◆ **PROBLEM 1**:
Answer these questions from the Oxford MBA excerpt:
(a) How old is the Oxford Union debating club?
(b) In which month did the writer hear Ray Kurzweil speak?
(c) Which exam did the writer spend early mornings trying to master?
◆ **PROBLEM 2**: The Oxford MBA excerpt names the kinds of people who appear at the Oxford Union every week. List all of them.

◆ **PAGE EXCERPT**:
Content starts

Oxford is known as a place where the world collides, be it in the classroom or the dining hall. What has been the most interesting interaction you’ve had so far as an Oxford MBA student? Oxford is a place like no other. It is a mix of ancient traditions and stunning architecture that has stood the test of time while being home to some of the most forward-thinking minds in their respective fields. That is Oxford. And let me tell you, the most mind-blowing experience I have had here so far was in one of the most legendary spots on campus: The Oxford Union.

This 200-year-old debating club is a magnet for the biggest names in the game. Every week, you will find Prime Ministers, Nobel Prize winners, YouTubers, and world-class athletes all making appearances. And in November, I had the honor of catching futurist Ray Kurzweil speak. As a huge fan of his work on Artificial Intelligence, longevity, Google, and the future in general, I couldn’t miss the opportunity. But here is where it gets interesting: the lecture was held in a small room for less than 30 people. Talk about an intimate experience.

For an hour-and-a-half, I got to pick Kurzweil’s brain, discussing the most important tech trends and how he sees the future with a hopeful lens. It was a moment I will never forget, and a prime example of the kind of once-in-a-lifetime opportunities Oxford offers.

Describe your biggest accomplishment in your career so far: Being admitted to Oxford is an achievement I feel really proud of. It is not just the prestige of the institution that makes it so special, but the struggles I overcame to get here. For several months, like most MBA applicants, I had exhausting early mornings spent trying to master the GMAT. On top of that, I was working on an incredibly demanding M&A project, planning my wedding, writing applications for business school, and trying to balance my personal life – all while coping with the stress of the COVID-19 pandemic. Now, as I look back on all the hard work and determination I put in, I am filled with a sense of pride and accomplishment. Because, as they say, the achievements we work the hardest for are the ones that bring us the greatest joy.

Content ends

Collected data
Content starts

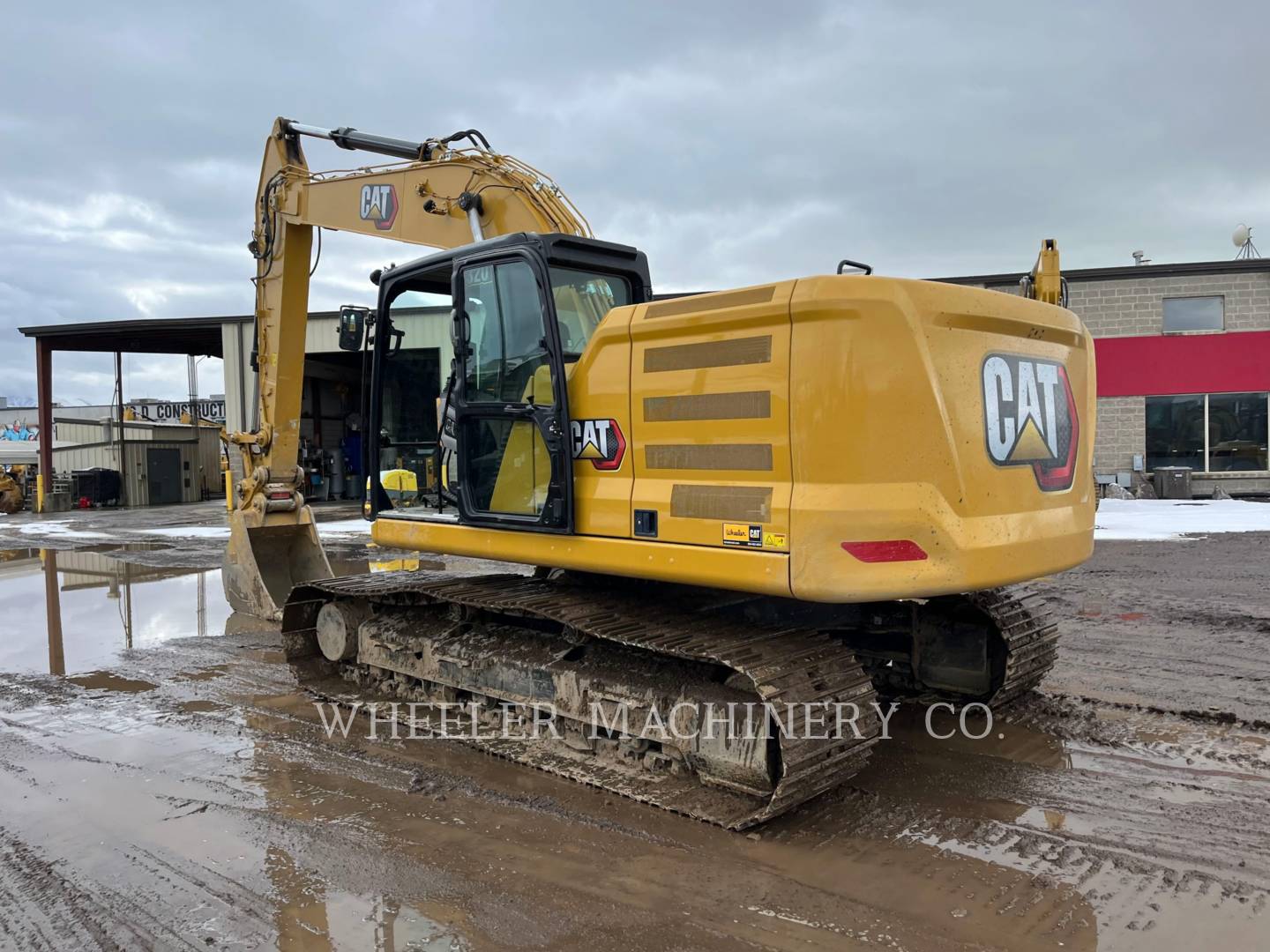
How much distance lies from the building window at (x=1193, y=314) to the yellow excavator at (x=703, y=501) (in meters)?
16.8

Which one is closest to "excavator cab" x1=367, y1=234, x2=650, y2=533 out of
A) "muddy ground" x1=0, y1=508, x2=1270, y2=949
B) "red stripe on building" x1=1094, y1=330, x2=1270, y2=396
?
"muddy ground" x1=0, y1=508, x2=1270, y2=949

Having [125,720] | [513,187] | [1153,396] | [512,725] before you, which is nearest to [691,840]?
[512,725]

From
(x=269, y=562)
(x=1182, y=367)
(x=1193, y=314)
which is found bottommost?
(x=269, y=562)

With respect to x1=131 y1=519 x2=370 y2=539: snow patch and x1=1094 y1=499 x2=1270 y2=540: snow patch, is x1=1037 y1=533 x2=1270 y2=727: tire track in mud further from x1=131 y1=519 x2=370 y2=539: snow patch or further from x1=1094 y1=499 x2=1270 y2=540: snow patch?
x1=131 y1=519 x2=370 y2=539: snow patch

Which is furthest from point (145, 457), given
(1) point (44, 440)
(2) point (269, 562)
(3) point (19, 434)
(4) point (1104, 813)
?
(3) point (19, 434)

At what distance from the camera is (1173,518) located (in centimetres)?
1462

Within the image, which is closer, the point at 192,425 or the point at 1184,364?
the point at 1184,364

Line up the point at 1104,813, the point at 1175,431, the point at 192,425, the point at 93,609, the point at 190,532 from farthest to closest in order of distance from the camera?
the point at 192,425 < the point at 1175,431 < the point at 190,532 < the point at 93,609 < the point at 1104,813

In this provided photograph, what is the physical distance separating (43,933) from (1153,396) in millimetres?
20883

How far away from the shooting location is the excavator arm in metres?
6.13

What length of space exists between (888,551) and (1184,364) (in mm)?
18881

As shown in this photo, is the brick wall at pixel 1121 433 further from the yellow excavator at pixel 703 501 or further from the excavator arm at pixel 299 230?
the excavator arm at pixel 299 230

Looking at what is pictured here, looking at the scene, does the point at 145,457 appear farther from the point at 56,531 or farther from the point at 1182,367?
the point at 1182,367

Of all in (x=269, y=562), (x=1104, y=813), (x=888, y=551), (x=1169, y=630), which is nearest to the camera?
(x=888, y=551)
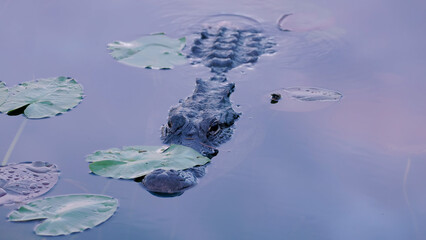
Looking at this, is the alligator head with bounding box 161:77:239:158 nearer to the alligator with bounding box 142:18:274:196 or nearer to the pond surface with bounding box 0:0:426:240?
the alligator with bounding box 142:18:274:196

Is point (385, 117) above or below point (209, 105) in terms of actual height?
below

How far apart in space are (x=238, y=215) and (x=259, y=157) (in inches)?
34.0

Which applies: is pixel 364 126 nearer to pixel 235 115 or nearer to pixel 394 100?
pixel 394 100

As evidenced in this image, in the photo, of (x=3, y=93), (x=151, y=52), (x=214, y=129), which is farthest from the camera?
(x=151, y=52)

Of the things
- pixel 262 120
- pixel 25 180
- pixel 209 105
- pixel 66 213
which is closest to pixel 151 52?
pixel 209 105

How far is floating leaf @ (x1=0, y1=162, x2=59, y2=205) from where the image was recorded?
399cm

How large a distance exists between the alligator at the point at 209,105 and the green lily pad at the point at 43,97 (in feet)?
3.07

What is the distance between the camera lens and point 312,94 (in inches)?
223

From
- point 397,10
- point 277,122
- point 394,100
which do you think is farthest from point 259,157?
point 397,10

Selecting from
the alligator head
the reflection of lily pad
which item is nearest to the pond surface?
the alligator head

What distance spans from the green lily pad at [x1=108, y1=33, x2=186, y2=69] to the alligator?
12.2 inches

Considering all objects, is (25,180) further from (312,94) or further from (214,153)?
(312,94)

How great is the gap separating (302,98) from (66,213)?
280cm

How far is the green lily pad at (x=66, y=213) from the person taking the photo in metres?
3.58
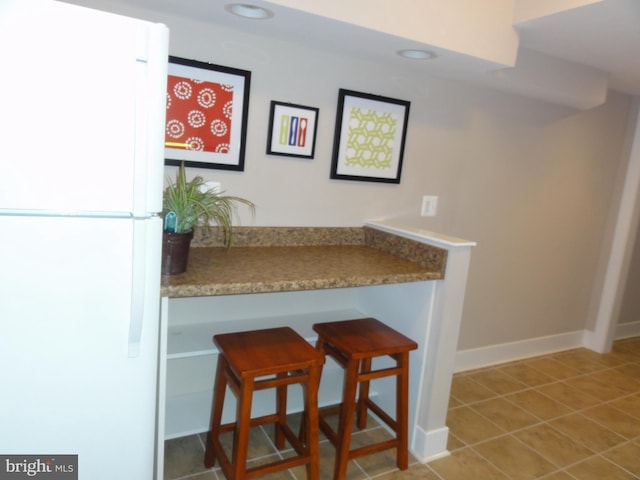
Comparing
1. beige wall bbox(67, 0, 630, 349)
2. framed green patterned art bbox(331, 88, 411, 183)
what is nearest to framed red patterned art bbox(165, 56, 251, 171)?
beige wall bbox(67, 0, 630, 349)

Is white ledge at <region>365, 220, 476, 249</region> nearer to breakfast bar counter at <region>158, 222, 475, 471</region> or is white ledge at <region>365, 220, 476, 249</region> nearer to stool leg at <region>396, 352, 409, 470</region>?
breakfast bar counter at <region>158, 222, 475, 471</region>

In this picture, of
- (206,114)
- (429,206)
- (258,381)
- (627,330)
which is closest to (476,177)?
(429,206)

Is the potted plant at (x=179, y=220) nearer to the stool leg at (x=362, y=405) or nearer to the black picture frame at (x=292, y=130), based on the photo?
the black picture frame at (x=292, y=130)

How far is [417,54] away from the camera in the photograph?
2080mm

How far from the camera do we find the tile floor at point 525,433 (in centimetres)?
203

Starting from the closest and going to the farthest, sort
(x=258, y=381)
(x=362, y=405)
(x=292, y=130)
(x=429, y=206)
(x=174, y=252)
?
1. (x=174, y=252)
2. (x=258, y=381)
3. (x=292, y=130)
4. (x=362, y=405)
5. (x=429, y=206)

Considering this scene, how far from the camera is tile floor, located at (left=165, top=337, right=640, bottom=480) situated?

Content ends

◆ **EXPECTED ANSWER 1**:
(a) 200 years old
(b) November
(c) The GMAT

◆ **EXPECTED ANSWER 2**: Prime Ministers, Nobel Prize winners, YouTubers, world-class athletes